Treize jeunes soupçonnés d'appartenir à des groupes de banditisme urbain, communément appelés « Kuluna », ont été présentés mercredi 5 août 2026 aux autorités provinciales du Kasaï, à Tshikapa. La Police nationale congolaise (PNC) les soupçonne d'être impliqués dans plusieurs actes d'insécurité enregistrés dans le chef-lieu de la province.

Selon les informations communiquées par la PNC, ces interpellations sont intervenues à la suite d'une opération de sécurité menée dans plusieurs quartiers de Tshikapa dans la nuit du 31 juillet au 1er août.

Le commandant urbain de la PNC/Kasaï, le commissaire Rigobert Mombiri Monga, affirme que les suspects seraient impliqués dans plusieurs faits criminels, notamment des vols, des extorsions, des agressions et des attaques contre des habitants.

« Nous présentons aux autorités compétentes les jeunes Kuluna qui sèment la terreur dans plusieurs avenues de la ville de Tshikapa. Ils extorquent, tuent, pillent et volent les biens des paisibles citoyens », a déclaré le responsable de la police urbaine.

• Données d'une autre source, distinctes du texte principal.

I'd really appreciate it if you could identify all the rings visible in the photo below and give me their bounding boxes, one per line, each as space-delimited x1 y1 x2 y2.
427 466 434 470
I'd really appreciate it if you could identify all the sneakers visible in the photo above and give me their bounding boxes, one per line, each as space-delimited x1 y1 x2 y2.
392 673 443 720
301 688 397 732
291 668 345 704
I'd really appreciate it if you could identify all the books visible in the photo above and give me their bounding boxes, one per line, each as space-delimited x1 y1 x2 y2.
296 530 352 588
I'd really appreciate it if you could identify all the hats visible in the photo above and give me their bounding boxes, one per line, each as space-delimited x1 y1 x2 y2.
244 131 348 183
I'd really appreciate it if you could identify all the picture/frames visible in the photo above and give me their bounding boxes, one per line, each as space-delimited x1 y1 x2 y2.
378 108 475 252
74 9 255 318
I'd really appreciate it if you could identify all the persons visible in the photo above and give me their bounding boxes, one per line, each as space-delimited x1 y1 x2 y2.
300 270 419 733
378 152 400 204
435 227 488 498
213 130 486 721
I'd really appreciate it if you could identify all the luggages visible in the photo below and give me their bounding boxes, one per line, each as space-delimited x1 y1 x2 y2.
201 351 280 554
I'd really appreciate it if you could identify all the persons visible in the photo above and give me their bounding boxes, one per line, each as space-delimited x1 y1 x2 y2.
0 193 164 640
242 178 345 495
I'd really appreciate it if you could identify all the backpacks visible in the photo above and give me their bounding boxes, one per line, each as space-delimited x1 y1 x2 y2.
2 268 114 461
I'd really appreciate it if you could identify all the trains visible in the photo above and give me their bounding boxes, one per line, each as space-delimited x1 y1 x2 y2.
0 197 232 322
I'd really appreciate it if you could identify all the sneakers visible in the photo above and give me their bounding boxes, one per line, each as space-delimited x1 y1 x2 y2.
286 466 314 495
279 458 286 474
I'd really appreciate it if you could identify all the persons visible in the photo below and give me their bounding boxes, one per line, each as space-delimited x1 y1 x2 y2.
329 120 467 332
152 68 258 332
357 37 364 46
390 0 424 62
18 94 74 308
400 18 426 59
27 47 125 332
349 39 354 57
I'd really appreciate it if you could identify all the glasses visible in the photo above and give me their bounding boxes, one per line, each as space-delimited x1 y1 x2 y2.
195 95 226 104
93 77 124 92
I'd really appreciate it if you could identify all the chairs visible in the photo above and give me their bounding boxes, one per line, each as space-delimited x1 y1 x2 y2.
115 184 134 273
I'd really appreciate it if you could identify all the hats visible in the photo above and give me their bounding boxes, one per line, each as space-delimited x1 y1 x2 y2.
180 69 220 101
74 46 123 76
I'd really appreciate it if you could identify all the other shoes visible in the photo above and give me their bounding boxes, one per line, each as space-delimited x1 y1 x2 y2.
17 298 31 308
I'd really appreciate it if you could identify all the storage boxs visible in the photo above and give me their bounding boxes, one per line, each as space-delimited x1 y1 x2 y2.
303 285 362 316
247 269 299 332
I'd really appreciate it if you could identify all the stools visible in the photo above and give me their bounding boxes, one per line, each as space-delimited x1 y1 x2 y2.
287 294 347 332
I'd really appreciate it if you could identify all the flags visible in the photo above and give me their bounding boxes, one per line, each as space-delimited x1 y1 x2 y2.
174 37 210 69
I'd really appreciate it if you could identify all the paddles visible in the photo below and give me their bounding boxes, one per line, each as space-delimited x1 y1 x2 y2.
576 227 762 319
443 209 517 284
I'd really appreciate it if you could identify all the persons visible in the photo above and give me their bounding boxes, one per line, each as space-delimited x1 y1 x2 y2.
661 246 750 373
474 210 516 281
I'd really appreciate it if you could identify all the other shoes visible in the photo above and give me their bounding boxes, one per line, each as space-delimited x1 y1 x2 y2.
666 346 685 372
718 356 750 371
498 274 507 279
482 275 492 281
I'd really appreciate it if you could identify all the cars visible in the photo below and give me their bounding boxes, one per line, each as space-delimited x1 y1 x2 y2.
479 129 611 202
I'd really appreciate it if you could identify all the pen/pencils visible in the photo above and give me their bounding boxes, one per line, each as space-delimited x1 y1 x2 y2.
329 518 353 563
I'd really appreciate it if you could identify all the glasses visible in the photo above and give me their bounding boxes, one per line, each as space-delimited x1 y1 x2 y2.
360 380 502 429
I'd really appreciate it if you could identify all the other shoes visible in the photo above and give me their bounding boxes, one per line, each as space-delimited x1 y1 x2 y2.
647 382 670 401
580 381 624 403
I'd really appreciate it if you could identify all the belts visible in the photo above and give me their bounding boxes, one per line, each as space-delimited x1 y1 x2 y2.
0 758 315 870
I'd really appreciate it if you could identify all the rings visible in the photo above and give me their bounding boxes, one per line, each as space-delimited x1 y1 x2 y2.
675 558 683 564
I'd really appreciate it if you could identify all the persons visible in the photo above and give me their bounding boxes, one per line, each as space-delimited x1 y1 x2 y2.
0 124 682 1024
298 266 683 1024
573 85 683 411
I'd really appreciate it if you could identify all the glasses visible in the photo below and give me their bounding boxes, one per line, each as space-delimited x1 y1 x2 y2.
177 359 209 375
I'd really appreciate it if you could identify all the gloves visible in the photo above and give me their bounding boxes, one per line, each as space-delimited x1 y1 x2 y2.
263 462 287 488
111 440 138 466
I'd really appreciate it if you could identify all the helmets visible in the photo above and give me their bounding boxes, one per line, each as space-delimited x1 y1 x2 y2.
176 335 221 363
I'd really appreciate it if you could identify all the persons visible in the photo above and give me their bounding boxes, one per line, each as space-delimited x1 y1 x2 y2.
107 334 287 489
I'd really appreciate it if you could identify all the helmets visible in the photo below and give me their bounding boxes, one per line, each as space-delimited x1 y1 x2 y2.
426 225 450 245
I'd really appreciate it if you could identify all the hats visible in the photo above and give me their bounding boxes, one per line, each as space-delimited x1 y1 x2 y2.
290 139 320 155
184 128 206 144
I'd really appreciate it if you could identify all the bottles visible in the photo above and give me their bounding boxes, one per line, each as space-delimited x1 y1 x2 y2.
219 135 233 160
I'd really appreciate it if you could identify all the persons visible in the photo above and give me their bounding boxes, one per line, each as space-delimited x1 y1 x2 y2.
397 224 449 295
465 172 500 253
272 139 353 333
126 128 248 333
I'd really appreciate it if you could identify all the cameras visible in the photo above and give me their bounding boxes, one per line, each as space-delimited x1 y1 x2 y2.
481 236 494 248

Des groupes organisés en « bases »

D'après la PNC, les personnes interpellées opéreraient au sein de bandes organisées localement désignées sous le terme de « bases ». Ces groupes seraient implantés dans plusieurs secteurs de Tshikapa et sont soupçonnés d'être à l'origine d'actes portant atteinte à la sécurité des personnes et de leurs biens.

La police indique que l'opération ayant conduit à ces arrestations s'inscrit dans le cadre des efforts engagés pour endiguer le phénomène du banditisme urbain dans la ville.

Les forces de sécurité annoncent, par ailleurs, la poursuite de ces opérations dans les différents quartiers de Tshikapa afin d'identifier et d'interpeller d'autres personnes soupçonnées de participer à des activités criminelles.

La justice appelée à établir les responsabilités

Après leur présentation aux autorités provinciales, les treize suspects devraient être entendus par les services judiciaires compétents pour la poursuite de la procédure.

Il appartiendra ainsi à la justice d'examiner les éléments recueillis par les services de sécurité et de déterminer, individuellement, leur éventuelle responsabilité dans les faits qui leur sont reprochés.

À ce stade de la procédure, les personnes interpellées restent présumées innocentes tant que leur culpabilité n'a pas été établie par une décision judiciaire définitive.